Thursday, February 9, 2012

Analyzing Thread Dumps in Middleware - Part 4

This posting is the fourth and final section in the series Analyzing Thread Dumps in Middleware


In this section, we will see a new version of TDA (Thread Dump Analysis) tool developed by the author of this blog (Sabha Parameswaran in collaboration with his colleague, Eric Gross, also from Oracle A-Team) and its capabilities as well as some real world samples of thread dump analysis before concluding the series.


TDA A-Team - an Enhanced TDA (version 3.0)

As mentioned earlier, the current TDA tools (Samurai/TDA) don't mine the data inside thread dumps or provide a more detailed view of what each thread is doing while just limiting themselves to reporting the state (locked/waiting/running) or the lock information. No mention of type of activity within a thread, should it be treated as normal or deserving a closer look? Can a pattern or anti-pattern be applied against them? Any possible optimizations? Are there any hot spots? Any classification of threads based on their execution cycles?

In order to fill some of the gaps in the existing TDA Tools as well as provide a detailed analysis of WebLogic Server specific thread dumps, the author of this blog (Sabha Parameswaran) decided to developed a custom TDA tool that can suggest set of actions and recommendations based on some predefined thread execution patterns.

In collaboration with Oracle A-team colleague, Eric Gross, the author decided to enhance the existing open source TDA version 2.2 instead of reinventing the wheel and leveraging the capabilities of base TDA to handle base parsing of the thread dump, the UI and Reporting. Eric Gross enhanced the TDA to fully support Sun Hotspot, JRockit (support was partial for JRockit in base TDA v2.2) and IBM JVM Thread dumps as well as adding support for custom categories in the TDA tool. Sabha Parameswaran enhanced the tool's analytics capabilities - grouping of threads based on functionality and tagging of threads with advisories using pre-defined rules and patterns which can be extended to handle additional patterns.

We wish to thank Ingo Rockel, Robert Whitehurst and numerous others who had contributed to the original TDA which allowed us build on their work in delivering a more powerful tool for the entire Java community.

Once a thread dump is parsed and threads details are populated, each of the thread is then analyzed against matching advisories and tagged appropriately. The threads are also associated with specific Thread Groups based on functionality or thread group name.

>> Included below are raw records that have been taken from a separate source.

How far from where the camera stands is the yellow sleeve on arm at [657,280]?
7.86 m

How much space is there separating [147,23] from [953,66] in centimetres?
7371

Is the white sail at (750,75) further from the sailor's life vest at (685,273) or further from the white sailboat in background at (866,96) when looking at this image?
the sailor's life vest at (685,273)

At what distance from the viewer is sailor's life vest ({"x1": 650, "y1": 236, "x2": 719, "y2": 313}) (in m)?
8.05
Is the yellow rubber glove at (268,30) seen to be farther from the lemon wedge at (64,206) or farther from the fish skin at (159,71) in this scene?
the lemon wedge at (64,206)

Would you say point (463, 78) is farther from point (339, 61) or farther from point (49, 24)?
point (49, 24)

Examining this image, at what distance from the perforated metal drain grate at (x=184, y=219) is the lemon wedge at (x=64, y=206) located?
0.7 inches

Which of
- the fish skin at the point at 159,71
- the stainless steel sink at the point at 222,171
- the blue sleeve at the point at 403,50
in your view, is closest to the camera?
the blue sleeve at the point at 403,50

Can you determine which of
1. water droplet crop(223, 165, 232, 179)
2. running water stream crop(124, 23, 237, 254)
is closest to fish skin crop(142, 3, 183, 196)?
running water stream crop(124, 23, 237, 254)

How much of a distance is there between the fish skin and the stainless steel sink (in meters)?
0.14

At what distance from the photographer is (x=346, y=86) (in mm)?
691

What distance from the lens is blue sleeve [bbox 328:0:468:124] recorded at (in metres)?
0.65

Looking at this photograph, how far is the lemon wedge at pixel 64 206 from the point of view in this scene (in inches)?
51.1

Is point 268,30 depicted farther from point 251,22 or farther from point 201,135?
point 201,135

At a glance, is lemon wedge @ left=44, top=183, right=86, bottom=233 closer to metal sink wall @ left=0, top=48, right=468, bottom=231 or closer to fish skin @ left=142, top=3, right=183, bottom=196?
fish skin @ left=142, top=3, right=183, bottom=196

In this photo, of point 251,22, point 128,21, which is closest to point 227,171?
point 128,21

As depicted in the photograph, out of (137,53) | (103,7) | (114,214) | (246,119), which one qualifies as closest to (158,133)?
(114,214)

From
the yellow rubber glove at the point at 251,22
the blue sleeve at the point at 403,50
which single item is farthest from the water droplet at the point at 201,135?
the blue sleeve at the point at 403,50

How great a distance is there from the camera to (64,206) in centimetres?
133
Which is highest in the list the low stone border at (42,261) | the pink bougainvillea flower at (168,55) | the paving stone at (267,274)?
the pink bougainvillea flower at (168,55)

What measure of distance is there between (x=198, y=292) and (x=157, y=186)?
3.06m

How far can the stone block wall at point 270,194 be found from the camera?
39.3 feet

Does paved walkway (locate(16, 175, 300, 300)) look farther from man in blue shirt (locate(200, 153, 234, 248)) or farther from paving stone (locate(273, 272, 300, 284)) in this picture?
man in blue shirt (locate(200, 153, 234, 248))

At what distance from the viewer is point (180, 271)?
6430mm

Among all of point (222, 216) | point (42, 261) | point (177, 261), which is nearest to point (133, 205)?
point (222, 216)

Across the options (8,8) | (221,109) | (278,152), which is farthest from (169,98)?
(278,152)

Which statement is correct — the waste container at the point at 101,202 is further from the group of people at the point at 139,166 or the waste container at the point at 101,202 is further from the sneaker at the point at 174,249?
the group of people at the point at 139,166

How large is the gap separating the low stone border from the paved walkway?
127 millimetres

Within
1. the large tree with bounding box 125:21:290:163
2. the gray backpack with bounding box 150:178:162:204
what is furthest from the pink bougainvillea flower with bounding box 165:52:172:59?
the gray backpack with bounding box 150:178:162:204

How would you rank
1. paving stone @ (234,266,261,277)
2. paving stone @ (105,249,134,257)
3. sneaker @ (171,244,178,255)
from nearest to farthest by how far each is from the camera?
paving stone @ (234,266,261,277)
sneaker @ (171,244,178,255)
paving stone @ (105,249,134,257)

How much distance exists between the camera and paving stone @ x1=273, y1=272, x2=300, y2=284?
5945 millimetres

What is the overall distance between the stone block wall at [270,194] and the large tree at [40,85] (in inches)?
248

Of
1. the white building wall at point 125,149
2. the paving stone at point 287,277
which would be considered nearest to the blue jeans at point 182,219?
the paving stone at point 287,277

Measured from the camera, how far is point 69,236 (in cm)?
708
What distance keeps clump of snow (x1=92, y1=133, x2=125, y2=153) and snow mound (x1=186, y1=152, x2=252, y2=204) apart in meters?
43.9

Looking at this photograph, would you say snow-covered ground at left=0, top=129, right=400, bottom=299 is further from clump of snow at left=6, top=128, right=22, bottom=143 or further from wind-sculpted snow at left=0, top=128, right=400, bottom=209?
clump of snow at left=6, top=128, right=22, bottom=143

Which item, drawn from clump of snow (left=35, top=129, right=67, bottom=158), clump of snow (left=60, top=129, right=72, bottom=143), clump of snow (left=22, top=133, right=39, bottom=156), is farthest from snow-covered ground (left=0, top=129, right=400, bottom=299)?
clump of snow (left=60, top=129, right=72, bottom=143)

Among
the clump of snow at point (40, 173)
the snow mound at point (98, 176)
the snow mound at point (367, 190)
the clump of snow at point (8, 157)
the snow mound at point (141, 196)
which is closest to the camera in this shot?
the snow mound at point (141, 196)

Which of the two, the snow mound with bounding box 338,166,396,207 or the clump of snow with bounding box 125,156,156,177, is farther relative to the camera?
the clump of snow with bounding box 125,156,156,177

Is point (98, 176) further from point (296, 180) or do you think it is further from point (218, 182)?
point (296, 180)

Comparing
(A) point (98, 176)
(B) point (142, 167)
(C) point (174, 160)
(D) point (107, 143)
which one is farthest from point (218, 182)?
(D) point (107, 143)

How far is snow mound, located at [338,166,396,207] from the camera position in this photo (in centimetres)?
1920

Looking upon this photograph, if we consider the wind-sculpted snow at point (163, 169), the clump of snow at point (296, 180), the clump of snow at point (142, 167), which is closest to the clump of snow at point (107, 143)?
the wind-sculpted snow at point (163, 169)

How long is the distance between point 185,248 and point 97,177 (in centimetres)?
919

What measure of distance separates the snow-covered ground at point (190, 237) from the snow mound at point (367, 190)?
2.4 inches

Each of the advisory has a health level indicating severity of the issue found, pattern, name, keyword and related advice. 

Samples of advisories:

Thread Advisory Name Large # of WLS Muxer Threads
Health Level
WATCH
Keyword WebLogicMuxerThreads
Description Large number of WLS Muxer Threads
Advice Reduce number of WLS Muxer Threads to under 4, use -Dweblogic.SocketReaders=NoOfThreads flag in command line
 
Thread Advisory Name Stuck Thread
Health Level
FATAL
Keyword STUCK
Description Thread is Stuck, request taking very long time to finish
Advice Check why the thread or call is taking very long?? Is it blocked for unavailable or bad resource or contending for Lock? Can be ignored if it is doing repeat work in a loop (like adapter threads polling for events in a infinite loop)...

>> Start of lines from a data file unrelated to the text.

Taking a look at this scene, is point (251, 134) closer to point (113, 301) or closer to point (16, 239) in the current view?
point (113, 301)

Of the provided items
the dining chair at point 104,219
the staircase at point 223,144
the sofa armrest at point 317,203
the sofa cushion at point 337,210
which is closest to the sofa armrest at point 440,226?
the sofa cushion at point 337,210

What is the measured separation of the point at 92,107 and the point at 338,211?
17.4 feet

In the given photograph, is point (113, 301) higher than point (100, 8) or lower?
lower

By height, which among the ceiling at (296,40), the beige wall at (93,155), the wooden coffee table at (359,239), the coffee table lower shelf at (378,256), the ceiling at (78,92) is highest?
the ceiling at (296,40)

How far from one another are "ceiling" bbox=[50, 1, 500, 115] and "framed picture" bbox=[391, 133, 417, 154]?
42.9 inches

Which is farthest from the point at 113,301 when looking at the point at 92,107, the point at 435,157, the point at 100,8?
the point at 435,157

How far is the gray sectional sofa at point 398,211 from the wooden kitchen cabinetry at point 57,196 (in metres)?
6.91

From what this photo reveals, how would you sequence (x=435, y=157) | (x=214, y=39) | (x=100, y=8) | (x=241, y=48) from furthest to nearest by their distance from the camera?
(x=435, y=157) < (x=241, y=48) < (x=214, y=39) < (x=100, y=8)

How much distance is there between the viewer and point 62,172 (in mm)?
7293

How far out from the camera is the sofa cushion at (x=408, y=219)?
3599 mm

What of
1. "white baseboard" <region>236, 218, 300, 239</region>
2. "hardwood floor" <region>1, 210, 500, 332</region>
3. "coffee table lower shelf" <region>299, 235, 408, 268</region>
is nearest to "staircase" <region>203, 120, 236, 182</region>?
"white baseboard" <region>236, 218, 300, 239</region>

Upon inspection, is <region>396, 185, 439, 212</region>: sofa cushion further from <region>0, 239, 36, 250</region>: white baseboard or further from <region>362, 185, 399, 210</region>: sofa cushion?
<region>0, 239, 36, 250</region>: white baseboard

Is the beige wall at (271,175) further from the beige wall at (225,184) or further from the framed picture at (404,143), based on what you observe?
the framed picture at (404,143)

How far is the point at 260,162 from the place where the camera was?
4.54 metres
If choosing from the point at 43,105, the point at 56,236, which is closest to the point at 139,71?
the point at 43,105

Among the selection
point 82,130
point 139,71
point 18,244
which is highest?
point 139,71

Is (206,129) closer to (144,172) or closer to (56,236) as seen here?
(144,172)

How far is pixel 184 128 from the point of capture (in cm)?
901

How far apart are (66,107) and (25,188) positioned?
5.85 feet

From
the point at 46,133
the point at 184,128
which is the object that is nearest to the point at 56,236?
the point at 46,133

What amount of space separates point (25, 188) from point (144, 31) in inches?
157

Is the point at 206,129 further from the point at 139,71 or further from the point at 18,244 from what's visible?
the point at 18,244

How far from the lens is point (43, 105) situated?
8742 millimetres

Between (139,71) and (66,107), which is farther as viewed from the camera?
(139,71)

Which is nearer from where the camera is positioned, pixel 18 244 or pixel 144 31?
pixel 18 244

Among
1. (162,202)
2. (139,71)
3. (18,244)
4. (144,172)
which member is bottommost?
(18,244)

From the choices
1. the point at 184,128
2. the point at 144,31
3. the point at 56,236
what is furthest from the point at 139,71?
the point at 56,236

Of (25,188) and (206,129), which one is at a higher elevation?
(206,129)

Thread Advisory Name Hot Spots
Health Level
WARNING
Keyword HotCallPattern
Description Multiple Threads executing same code path
Advice Ensure there are no blocking locks or bottlenecks, sufficient resources are available,remote service being invoked is responsive and scaling well to handle increased load

Each of the advisory gets triggered based on either call execution patterns observed in the thread stack or presence of other conditions (thread blocked or multiple threads blocked for same lock can trigger BlockedThreads Advisory). Sometimes a thread might be tagged as IGNORE or NORMAL based on its execution logic or might be tagged more specifically as involved in JMS send or receive client or a Servlet thread.

The health levels (in descending of severity) are FATAL (meant for Deadlocks, STUCK, Finalizer blocked etc), WARNING, WATCH (worth watching), NORMAL and IGNORE. Based on the highest criticality of threads within a group, that health level gets promoted to the Thread Group's health level and same is repeated at the thread dump level. There can be multiple advisories tagged to a Thread, Thread Group and Thread Dump.

Snapshot of Advisory Map

Advisory Map
Snapshot of Threads tagged with advisories in the thread dump

Threads in a thread dump tagged with Advisories/Health Levels

Thread Groups Summary

The threads are associated with thread groups based on the functionality or thread names. Additional patterns exists to tag other threads (like iWay Adapter, SAP, Tibco threads) and group them. The summary page reports on health level of the group, total number of threads, threads that are blocked, critical advisories found etc.

Thread Groups Summary

Critical Advisories per thread group
The critical advisories (at Warning/Fatal health levels) found in individual threads are then promoted to the the parent thread group and reported in the thread group summary page.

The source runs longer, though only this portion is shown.